I’m now reading a chapter on the rise of universities in Europe, deeply a part of Christianity with their roots in “cathedral schools,” moving later, with wealth, into huge institutions of learning.
Each chapter can stand alone, full of historical and theological minutiae but nothing ever trivial, all the way up to St. Francis of Assisi’s simple clothing still preserved to remind the Franciscans of their special commitment to poverty and austerity.
When I call it a day (or night) and put down this book, it is never without a sense of awe with Christianity… and a sadness, too, realizing how our practice of Christianity has often become dogmatic and divisive, so contrary to an original spirit of inquisitiveness and social transformation.
It hasn’t been easy reading, this book of 1,184 pages, so I’ve tried to alternate with Po Bronson and Ashley Merryman’s “Nurture Shock: New Thinking about Children,” given to me by a close friend who’s appreciated my adventures (and misadventures) with parenting. “Nurture Shock” mainly challenges modern-day parenting myths, for example, about the need to lavish praise on children.
No, the authors argue, children can tell if you’re lying. And if you keep telling them they’re smart, to encourage them to achieve, they might end up under-performing because your repeated praise begins to worry them: Does dad know something I don’t about myself? Maybe I’m dumb, and so they have to keep reassuring me.
“Nurture Shock”’s been an easy read (with chapter titles like “Why Kids Lie”; “The Science of Teenage Rebellion”; “Can Self Control Be Taught”) but it’s not pop psychology either. The book draws from many studies conducted around parenting with a 62-page “Selected Sources and References.”
As the authors point out in their preface, findings on child-rearing don’t arrive “on the wings of a single experiment” but “at a crawl, over a decade, from various studies replicating and refining prior ones.” Even more importantly, they acknowledge that “many of the important ideas have been right under our nose” without our knowing it.
And that’s where I’ve thought: This is such a great book, but how much of it applies to the Philippines? There’s a whole chapter on teaching children about race and skin color, which I don’t think is too important in the Philippines except maybe when they’re older and begin to believe the nonsense about papaya skin whiteners and glutathione injections.
To move to another example, our problem in the Philippines isn’t the overpraise for kids but the lack of it, even the way we put down kids.

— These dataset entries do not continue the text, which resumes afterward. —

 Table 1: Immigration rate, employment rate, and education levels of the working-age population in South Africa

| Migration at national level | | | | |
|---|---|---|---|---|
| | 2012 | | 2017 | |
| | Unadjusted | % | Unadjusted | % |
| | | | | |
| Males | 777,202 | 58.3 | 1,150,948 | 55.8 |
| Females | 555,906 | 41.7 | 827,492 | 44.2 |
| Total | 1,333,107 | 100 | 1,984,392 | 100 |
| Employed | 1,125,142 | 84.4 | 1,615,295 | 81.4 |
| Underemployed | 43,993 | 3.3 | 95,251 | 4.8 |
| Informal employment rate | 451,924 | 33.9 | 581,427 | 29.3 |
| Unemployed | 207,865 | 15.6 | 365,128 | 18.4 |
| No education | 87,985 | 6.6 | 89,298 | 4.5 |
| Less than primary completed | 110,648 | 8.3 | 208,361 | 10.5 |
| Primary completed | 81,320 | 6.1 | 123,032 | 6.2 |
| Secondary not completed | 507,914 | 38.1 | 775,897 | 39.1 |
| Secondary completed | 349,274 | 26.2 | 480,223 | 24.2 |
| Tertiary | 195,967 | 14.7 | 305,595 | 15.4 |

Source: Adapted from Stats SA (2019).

I grew up constantly being told I was “gung” (stupid) and “pun tang” (incompetent) with my ethnic Chinese Tiger parents claiming the comments were never meant to be offensive. Sure.
There’s much to mine from this book and to see what we can use for the Philippines. I spent more time with a chapter about language learning, feeling rather sheepish to learn that playing tapes of foreign languages to children doesn’t automatically mean they’ll develop the ear for those sounds later, and make it easier for them to pick up those languages.

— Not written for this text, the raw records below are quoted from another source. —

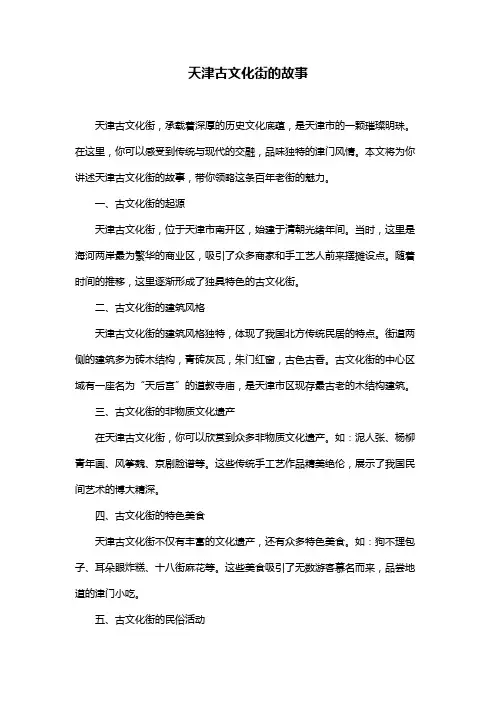 天津古文化街的故事

天津古文化街，承载着深厚的历史文化底蕴，是天津市的一颗璀璨明珠。在这里，你可以感受到传统与现代的交融，品味独特的津门风情。本文将为你讲述天津古文化街的故事，带你领略这条百年老街的魅力。

一、古文化街的起源

天津古文化街，位于天津市南开区，始建于清朝光绪年间。当时，这里是海河两岸最为繁华的商业区，吸引了众多商家和手工艺人前来摆摊设点。随着时间的推移，这里逐渐形成了独具特色的古文化街。

二、古文化街的建筑风格

天津古文化街的建筑风格独特，体现了我国北方传统民居的特点。街道两侧的建筑多为砖木结构，青砖灰瓦，朱门红窗，古色古香。古文化街的中心区域有一座名为“天后宫”的道教寺庙，是天津市区现存最古老的木结构建筑。

三、古文化街的非物质文化遗产

在天津古文化街，你可以欣赏到众多非物质文化遗产。如：泥人张、杨柳青年画、风筝魏、京剧脸谱等。这些传统手工艺作品精美绝伦，展示了我国民间艺术的博大精深。

四、古文化街的特色美食

天津古文化街不仅有丰富的文化遗产，还有众多特色美食。如：狗不理包子、耳朵眼炸糕、十八街麻花等。这些美食吸引了无数游客慕名而来，品尝地道的津门小吃。

五、古文化街的民俗活动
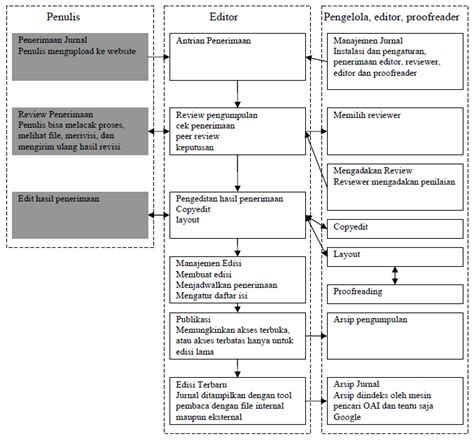 Penulis

Penerimaan Jurnal
Penulis mengupload ke website

Review Penerimaan
Penulis bisa melacak proses, melihat file, merivisi, dan mengirim ulang hasil revisi

Edit hasil penerimaan

Editor

Antrian Penerimaan

Review pengumpulan
cek penerimaan
peer review
keputusan

Pengeditan hasil penerimaan
Copyedit
layout

Manajemen Edisi
Membuat edisi
Menjadwalkan penerimaan
Mengatur daftar isi

Publikasi
Memungkinkan akses terbuka, atau akses terbatas hanya untuk edisi lama

Edisi Terbaru
Jurnal ditampilkan dengan tool pembaca dengan file internal maupun eksternal

Pengelola, editor, proofreader

Manajemen Jurnal
Instalasi dan pengaturan, penerimaan editor, reviewer, editor dan proofreader

Memilih reviewer

Mengadakan Review
Reviewer mengadakan penilaian

Copyedit

Layout

Proofreading

Arsip pengumpulan

Arsip Jurnal
Arsip diindeks oleh mesin pencari OAI dan tentu saja Google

Turns out a CD isn’t too useful; what you need is to have the sounds attached to real persons, with faces and facial expressions. “Gunggung” (stupid stupid) me should have known: Language isn’t just about pronunciation and grammar, but about people interacting.
Which is why the Philippines can be a paradise for linguistic researchers, given how our children grow up literally in a tower of Babel, meeting people speaking languages from all over the Philippines, or even the world.
So throw out those CDs, and rather than forcing your domestic helpers to speak “yaya English” with the kids, encourage them to expose your children to their home languages.